--- Что сделать ---
1 – Перепишите без изменений фрагмент текста о Марпересылке от «Следует сказать, что» до «тогда пиши пропало!..» включительно.
2 – Что, согласно тексту о Марпересылке, получал артист, если он производил впечатление на начальство с крошечной сцены пересылки?

--- Исходный текст ---
Следует сказать, что в Марпересылке на очень высокой ступени стояла художественная самодеятельность. Ворота пересылки днем и ночью принимали новые этапы и в руки распорядителей попадали люди самых разнообразных профессий: медики, физики, химики, литераторы (профессор Переверзев В.Ф.) и множество деятелей из мира искусства: музыканты, художники, артисты, мастера балета. Многие из них оседали здесь для некоторого восстановления сил с перспективой в дальнейшем демонстрации своих талантов. И если с крошечной сцены пересылки артист производил на начальство впечатление, его оставляли, давали легкую работу, лишь бы он выступал - пел, плясал и так далее. Пока не провинится. А тогда - в этап. Так что все это было в целом вроде крепостного права. Правда, намного хуже.
Время и окружающие условия торопили меня: давай, тебя ждут! А то угодишь в инвалидный лагерь и тогда пиши пропало!..

--- Предоставленные материалы ---

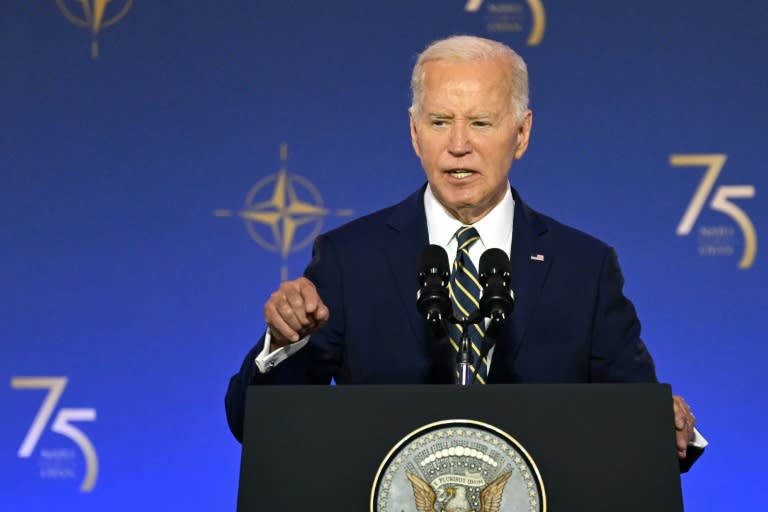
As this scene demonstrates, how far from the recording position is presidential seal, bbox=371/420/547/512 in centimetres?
129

--- Ответы по заданиям ---
1 –
Следует сказать, что в Марпересылке на очень высокой ступени стояла художественная самодеятельность. Ворота пересылки днем и ночью принимали новые этапы и в руки распорядителей попадали люди самых разнообразных профессий: медики, физики, химики, литераторы (профессор Переверзев В.Ф.) и множество деятелей из мира искусства: музыканты, художники, артисты, мастера балета. Многие из них оседали здесь для некоторого восстановления сил с перспективой в дальнейшем демонстрации своих талантов. И если с крошечной сцены пересылки артист производил на начальство впечатление, его оставляли, давали легкую работу, лишь бы он выступал - пел, плясал и так далее. Пока не провинится. А тогда - в этап. Так что все это было в целом вроде крепостного права. Правда, намного хуже.
Время и окружающие условия торопили меня: давай, тебя ждут! А то угодишь в инвалидный лагерь и тогда пиши пропало!..

2 – Его оставляли и давали легкую работу, лишь бы он выступал.